Le opere di
Marc Bloch
I re taumaturghi
Pubblicato nel 1924, I re taumaturghi è un'opera che per la vastità della ricerca ha segnato una tappa importante nel cammino della storiografia francese ed europea, conservando intatta ancora oggi la sua carica di vivacità e attualità. Tema del libro è una "gigantesca notizia falsa": il rito della guarigione dalle scrofole mediante il tocco delle mani da parte dei re cristiani di Francia e d'Inghilterra durante il Medioevo. Una storia di miracolo e credulità intrepidamente svelata da uno dei più grandi storici d'Europa, che ha voluto dimostrare, come afferma Jacques Le Goff nella Prefazione, "che il miracolo esiste a partire dal momento in cui ci si può credere, e tramonta e poi sparisce quando non ci si può più credere".
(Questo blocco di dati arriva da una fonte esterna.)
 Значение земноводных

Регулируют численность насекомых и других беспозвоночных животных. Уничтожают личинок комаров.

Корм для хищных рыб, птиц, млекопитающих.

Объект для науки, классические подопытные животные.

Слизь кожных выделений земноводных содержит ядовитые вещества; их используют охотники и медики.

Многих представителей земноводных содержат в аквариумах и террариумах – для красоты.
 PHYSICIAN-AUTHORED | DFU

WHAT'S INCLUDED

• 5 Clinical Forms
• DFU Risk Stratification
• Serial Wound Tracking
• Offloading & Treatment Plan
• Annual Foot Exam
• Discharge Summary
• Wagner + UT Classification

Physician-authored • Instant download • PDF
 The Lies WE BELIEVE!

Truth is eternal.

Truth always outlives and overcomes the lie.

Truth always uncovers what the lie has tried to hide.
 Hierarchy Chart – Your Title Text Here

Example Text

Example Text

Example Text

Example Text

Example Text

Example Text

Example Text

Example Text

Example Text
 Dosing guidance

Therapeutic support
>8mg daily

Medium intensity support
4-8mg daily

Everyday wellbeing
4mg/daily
Apologia della storia o Mestiere di storico
Da quasi cinquant'anni l'"Apologia della storia" viene letta e riletta: scienza degli uomini nel tempo, comprensione del presente mediante il passato, e del passato mediante il presente - questo libro non è una filosofia della storia, ma il memento di un artigiano, che narra come e perché lavora lo storico, sino nell'umile e delicato dettaglio delle sue tecniche. Questa "edizione critica", in cui Étienne Bloch raccoglie (accanto alla redazione definitiva) gli schemi, i fogli di appunti e la prima redazione dell'opera, consente di rileggere l'Apologia nella sua forma integrale, di gustare l'opera nel momento in cui sta prendendo forma. Ma se, rileggendo Mare Bloch nell'originale, ci accorgessimo finalmente che questo libro di metodo è anche il prodotto di un rigoroso stile di pensiero e di scrittura? Il pensiero di Bloch è una fluente meditazione sulla realtà umana, sul tempo, sulla storia come conoscenza. Le pagine sul metodo critico, soprattutto, costituiscono un contributo importante a una logica del possibile che trova nella storia scienza dell'uomo, della vita e della terra - il suo banco di prova e che fa di quest'opera un classico di storia della scienza, una testimonianza fra le più significative della rivoluzione scientifica del xx secolo.
La società feudale
La società feudale è un classico della storia medievale che ha ormai improntato piú di una generazione di storici. «Quella vasta rete gerarchica delle soggezioni contadine e delle fedeltà militari cui diamo il nome di feudalesimo» è analizzata da Bloch nei suoi meccanismi attraverso l'evoluzione della società europea, dalla dissoluzione dell'impero carolingio e dalle ultime invasioni barbariche fino alla rinascita del primo Duecento. Egli ripercorre la formazione dei vincoli di dipendenza, che emergono attraverso l'interagire dell'ambiente e dei legami tra uomo e uomo, dandoci un'articolata definizione delle classi sociali e del governo degli uomini. Lo studio delle istituzioni e delle consuetudini è connesso all'esame della vita economica, della tecnica e delle testimonianze letterarie. Ne è nato un capolavoro storiografico, un libro di grande chiarezza e scrittura, sempre utilizzabile come linea generale di orientamento e realmente fecondo per ricerche piú circoscritte. Grande infatti è la ricchezza di domande che si pone e il gusto delle risposte, graduali e mai definitive, che fornisce. L'uso di plurali, come i poteri, le giustizie, i feudalesimi, i diversi sensi della parola nobiltà, mostrano un Medioevo come processo sempre aperto.